## Begin Data lines
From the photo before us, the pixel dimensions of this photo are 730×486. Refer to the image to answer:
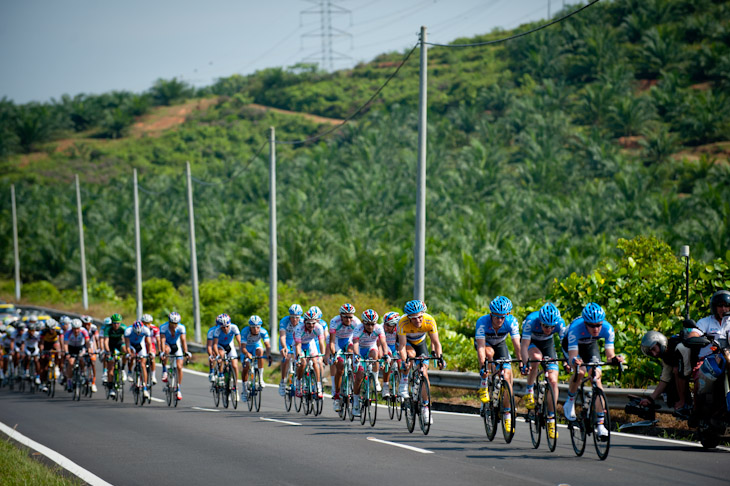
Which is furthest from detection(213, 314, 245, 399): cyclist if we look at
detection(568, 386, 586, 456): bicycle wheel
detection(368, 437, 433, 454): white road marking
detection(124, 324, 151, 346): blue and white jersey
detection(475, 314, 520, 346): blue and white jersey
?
detection(568, 386, 586, 456): bicycle wheel

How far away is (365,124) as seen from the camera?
94.4 m

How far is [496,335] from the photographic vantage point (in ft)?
40.9

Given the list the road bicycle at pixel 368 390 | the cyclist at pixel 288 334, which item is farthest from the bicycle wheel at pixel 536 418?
the cyclist at pixel 288 334

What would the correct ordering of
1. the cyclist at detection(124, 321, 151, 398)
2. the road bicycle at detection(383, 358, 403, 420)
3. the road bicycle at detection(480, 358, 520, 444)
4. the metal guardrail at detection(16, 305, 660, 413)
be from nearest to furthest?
the road bicycle at detection(480, 358, 520, 444)
the metal guardrail at detection(16, 305, 660, 413)
the road bicycle at detection(383, 358, 403, 420)
the cyclist at detection(124, 321, 151, 398)

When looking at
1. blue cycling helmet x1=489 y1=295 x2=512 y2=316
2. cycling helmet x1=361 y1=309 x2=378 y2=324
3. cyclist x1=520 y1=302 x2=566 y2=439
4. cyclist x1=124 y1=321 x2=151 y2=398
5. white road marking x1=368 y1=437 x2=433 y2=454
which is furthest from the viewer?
cyclist x1=124 y1=321 x2=151 y2=398

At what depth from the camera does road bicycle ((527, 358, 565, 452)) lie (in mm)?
10938

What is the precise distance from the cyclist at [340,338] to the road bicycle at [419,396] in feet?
7.71

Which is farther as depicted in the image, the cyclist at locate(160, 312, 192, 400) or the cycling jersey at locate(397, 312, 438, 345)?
the cyclist at locate(160, 312, 192, 400)

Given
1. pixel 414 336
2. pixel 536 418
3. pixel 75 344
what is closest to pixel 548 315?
pixel 536 418

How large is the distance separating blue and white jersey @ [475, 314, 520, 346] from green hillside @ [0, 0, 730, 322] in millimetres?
10993

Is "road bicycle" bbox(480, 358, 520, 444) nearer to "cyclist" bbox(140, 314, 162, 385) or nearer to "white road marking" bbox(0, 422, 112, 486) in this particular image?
"white road marking" bbox(0, 422, 112, 486)

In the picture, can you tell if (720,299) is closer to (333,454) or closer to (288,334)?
(333,454)

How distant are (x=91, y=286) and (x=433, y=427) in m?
51.9

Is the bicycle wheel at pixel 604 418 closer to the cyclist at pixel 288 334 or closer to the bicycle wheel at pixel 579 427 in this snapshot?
the bicycle wheel at pixel 579 427
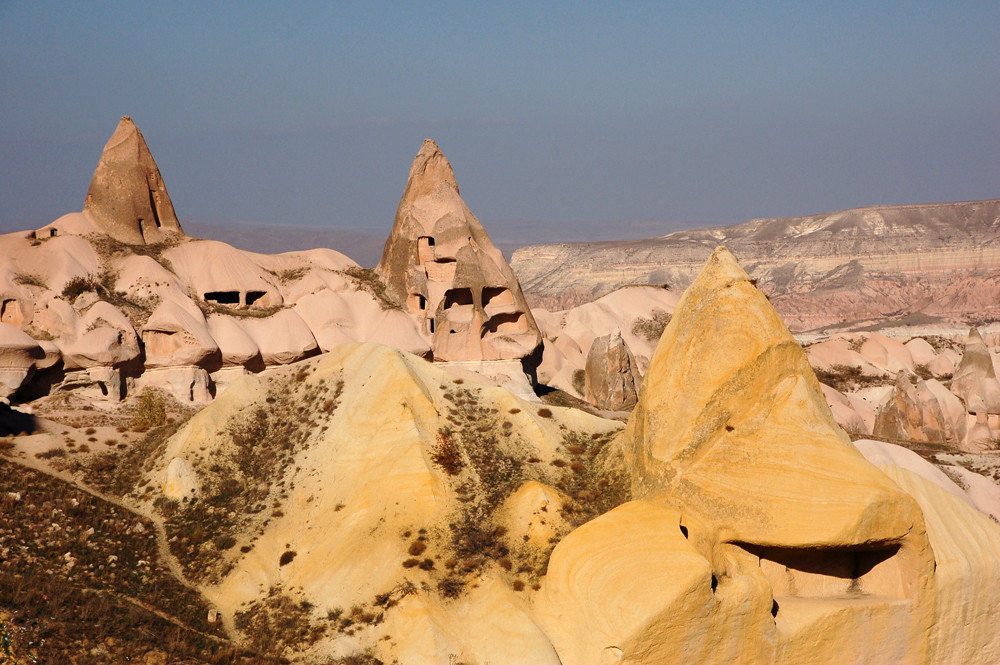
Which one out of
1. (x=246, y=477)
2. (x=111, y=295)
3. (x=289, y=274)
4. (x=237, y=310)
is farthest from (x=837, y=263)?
## End Data lines
Exercise: Leave the images out and output the remaining material exactly as it stands.

Task response:
From the photo before us, the pixel dimensions of this photo are 730×486. Refer to the image to answer:
Which is furthest from detection(213, 314, 245, 399): cyclist if we look at
detection(568, 386, 586, 456): bicycle wheel
detection(368, 437, 433, 454): white road marking
detection(124, 324, 151, 346): blue and white jersey
detection(475, 314, 520, 346): blue and white jersey
?
detection(568, 386, 586, 456): bicycle wheel

How far away is (365,124) as seen from the camera?
94.4 m

How far is [496,335] from the photographic vantage point (in ft)?
40.9

Given the list the road bicycle at pixel 368 390 | the cyclist at pixel 288 334, which item is farthest from the bicycle wheel at pixel 536 418?
the cyclist at pixel 288 334

What would the correct ordering of
1. the cyclist at detection(124, 321, 151, 398)
2. the road bicycle at detection(383, 358, 403, 420)
3. the road bicycle at detection(480, 358, 520, 444)
4. the metal guardrail at detection(16, 305, 660, 413)
be from nearest to furthest?
the road bicycle at detection(480, 358, 520, 444)
the metal guardrail at detection(16, 305, 660, 413)
the road bicycle at detection(383, 358, 403, 420)
the cyclist at detection(124, 321, 151, 398)

When looking at
1. blue cycling helmet x1=489 y1=295 x2=512 y2=316
2. cycling helmet x1=361 y1=309 x2=378 y2=324
3. cyclist x1=520 y1=302 x2=566 y2=439
4. cyclist x1=124 y1=321 x2=151 y2=398
5. white road marking x1=368 y1=437 x2=433 y2=454
which is furthest from the viewer?
cyclist x1=124 y1=321 x2=151 y2=398

At what depth from the camera does road bicycle ((527, 358, 565, 452)) lie (in mm)?
10938

What is the precise distance from the cyclist at [340,338] to the road bicycle at [419,396] in feet?
7.71

Which is farther as depicted in the image, the cyclist at locate(160, 312, 192, 400) or the cycling jersey at locate(397, 312, 438, 345)?
the cyclist at locate(160, 312, 192, 400)

Given
1. pixel 414 336
2. pixel 536 418
3. pixel 75 344
what is closest to pixel 548 315?
pixel 536 418

How large is the distance separating blue and white jersey @ [475, 314, 520, 346] from green hillside @ [0, 0, 730, 322] in millimetres?
10993

Is "road bicycle" bbox(480, 358, 520, 444) nearer to "cyclist" bbox(140, 314, 162, 385) or nearer to "white road marking" bbox(0, 422, 112, 486) in this particular image?
"white road marking" bbox(0, 422, 112, 486)

In the picture, can you tell if (720,299) is closer to (333,454) or closer to (288,334)?
(333,454)

How distant are (x=91, y=286) and (x=433, y=427) in m?
51.9

Is the bicycle wheel at pixel 604 418 closer to the cyclist at pixel 288 334 or closer to the bicycle wheel at pixel 579 427 in this snapshot?
the bicycle wheel at pixel 579 427
Which one out of
1. (x=246, y=477)
2. (x=111, y=295)
3. (x=289, y=274)
4. (x=237, y=310)
is farthest from (x=837, y=263)?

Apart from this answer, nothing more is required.